Incorporating AI Without Crashing

A Practical Roadmap for Existing Teams

Feb 03, 2026

If you want to add AI to your existing workflow, the worst place to start is with production code.

If your organization does not already execute a fully automated quality process — one that supports continuous delivery with very small, very frequent changes and fast feedback all the way to production — AI-assisted coding will amplify your problems, not solve them.

This isn’t a judgment; it’s systems thinking.

Asking an AI to write code for a weak delivery system is like putting a bigger engine in a car with no way to steer or stop. You will go faster, briefly, and then something expensive will happen.

So where should you start?

Use agents to help you fix the problems that prevent you from being “good” at delivery in the first place.

This is the pragmatic roadmap I recommend for teams that want real value sooner and more safely, using AI without YOLO-ing garbage into production.

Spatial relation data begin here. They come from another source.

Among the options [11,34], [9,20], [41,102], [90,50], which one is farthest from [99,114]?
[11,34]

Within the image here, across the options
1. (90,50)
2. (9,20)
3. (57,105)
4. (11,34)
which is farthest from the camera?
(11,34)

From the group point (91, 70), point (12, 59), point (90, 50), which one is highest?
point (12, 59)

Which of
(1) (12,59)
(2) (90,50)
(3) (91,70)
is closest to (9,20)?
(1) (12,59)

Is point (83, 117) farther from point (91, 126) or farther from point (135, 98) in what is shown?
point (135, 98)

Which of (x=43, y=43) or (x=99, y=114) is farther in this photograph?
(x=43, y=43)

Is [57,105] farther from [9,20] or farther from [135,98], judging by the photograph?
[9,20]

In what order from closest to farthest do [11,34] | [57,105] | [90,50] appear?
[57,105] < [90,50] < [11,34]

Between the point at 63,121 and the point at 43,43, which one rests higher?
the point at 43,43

AI as Organizational Chaos Testing

I recently told Charity Majors that introducing AI into an organization is effectively chaos testing for the organization itself. It is the fastest way I’ve seen to surface systemic weaknesses that were already there — unclear requirements, weak feedback loops, brittle quality processes, and governance theater that collapses under real pressure.

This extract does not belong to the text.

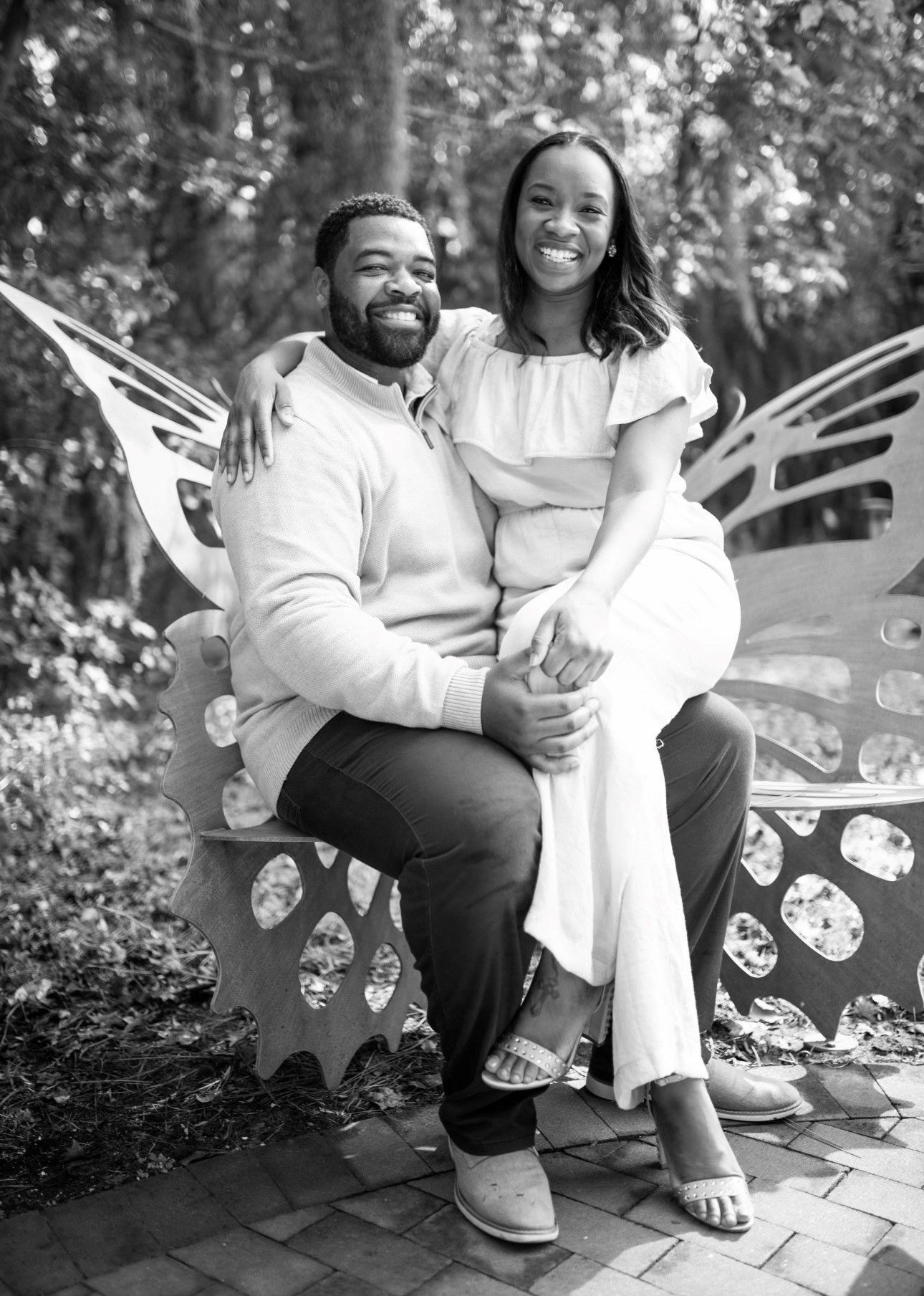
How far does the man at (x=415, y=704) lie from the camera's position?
1.86m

Chaos engineering of systems does this intentionally by injecting failure to reveal hidden coupling and fragility.

AI does the same thing — unintentionally, but relentlessly.

When you add AI to development workflows:

Vague requirements fail faster
Missing tests are exposed immediately
Weak guardrails get bypassed
Slow feedback loops become painfully obvious

The AI didn’t create those problems. It just removed the illusion that they weren’t there.

This is why so many organizations conclude that “AI doesn’t work for us.” What they’ve really learned is that their delivery system only functioned because humans were compensating for broken processes with experience, heroics, and institutional knowledge.

You can use AI as a diagnostic tool to surface these, but I wouldn’t suggest it. I’d suggest assuming you have these problems unless you are already shipping to production daily with low defect rates.

So, where SHOULD we start?

Step 1: Start With Good Tools

This part is obvious to anyone who’s struggled with Temu grade tools or tried to use a slotted screwdriver to drive a Phillips screw. When I’m focused on woodworking projects, I use the best tools I can afford because accuracy produces less waste and frustration than the false economy of inexpensive tools.

For work (as of today), I primarily lean on Claude and Gemini. Not because they are magical, but because they are the best models I can find right now; weaker models are less capable, less accurate, and cause more rework. Hallucinations, shallow reasoning, and inconsistent outputs all add friction to feedback loops.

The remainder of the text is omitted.